SLASH you say lol 😂 please more like a prudent responsible nip would be appropriate in my view…..well done fed slow and careful resisting the felon’s attempts to break the bank.

  • Popular Post

Trump wanted a 2-3% drop. The markets expected 0.25%.   Some hoped for 0.5%.  The actual cut is 0.20%, so even less than expected.

 

Hardly “slashing“.

A good quote :

Powell’s press conference, which just concluded, offered nothing of substance whatsoever. Not even a hint of a tangible solution or clear path forward. Instead, it was an hour of doublespeak, vague qualifiers, and hedging, which basically summed up to this: “We cut today because the pressure to do so was overwhelming, and because the labor market gave us cover. But we really have no idea how we’re going to balance our two objectives—price stability and maximum employment—going forward.”

 

https://www.zerohedge.com/markets/jerome-powells-fed-enters-nightmare-territory

Could this strengthen the dollar? It sure needs some help after suffering under the Trump tariff failures. 
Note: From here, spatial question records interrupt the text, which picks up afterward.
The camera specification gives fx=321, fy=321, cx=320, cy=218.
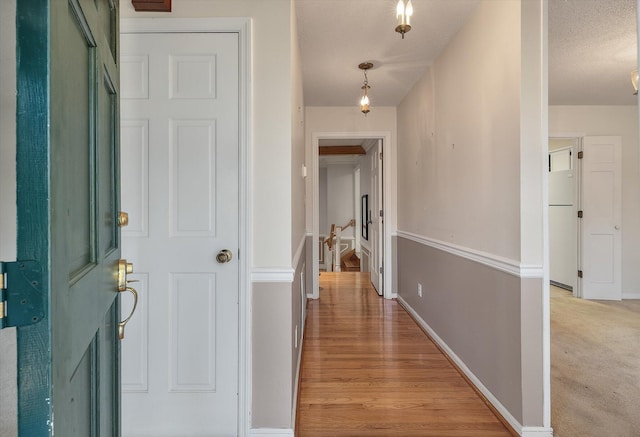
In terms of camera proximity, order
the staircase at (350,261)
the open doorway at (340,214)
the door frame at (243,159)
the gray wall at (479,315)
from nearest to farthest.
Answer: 1. the door frame at (243,159)
2. the gray wall at (479,315)
3. the open doorway at (340,214)
4. the staircase at (350,261)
What the Fed does has surprisingly little to do with reality.  Markets go up or down regardless of what the Fed does.

Can't imagine anyone in the real world hopping off to the store the moment he or she hears that interest rates are going to be a quarter of  a percent lower.

 

Also, there is nothing at all new about a president putting  pressure on a Fed chairman.  Many examples in the last 100 years.  "Independence" is a mirage....

  • Popular Post
2 hours ago, spidermike007 said:

Could this strengthen the dollar? It sure needs some help after suffering under the Trump tariff failures. 
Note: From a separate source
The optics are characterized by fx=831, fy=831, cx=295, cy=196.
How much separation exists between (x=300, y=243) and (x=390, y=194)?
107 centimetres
In most cases a drop in the interest rate would lower the value of the dollar against foreign currencies

It's obvious that Trump wants a lower dollar:  it makes it easier to pay off external debt. 
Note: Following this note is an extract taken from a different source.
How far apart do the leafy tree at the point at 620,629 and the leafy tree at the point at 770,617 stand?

It's similar to inflating away the deficit.

(And if imported goods are replaced by made-in-America substitutes, America "wins".)

  • Popular Post

Great news for homeowners.

 

Great news for exporters.

 

Trump's economic policies reaping dividends as expected. 

1 hour ago, flexomike said:

In most cases a drop in the interest rate would lower the value of the dollar against foreign currencies

I thought about that for a minute, but I think the presence of the circus clown kind of mitigates the average rule of thumb. 

1 hour ago, JonnyF said:

Great news for homeowners.

 

Great news for exporters.

 

Trump's economic policies reaping dividends as expected. 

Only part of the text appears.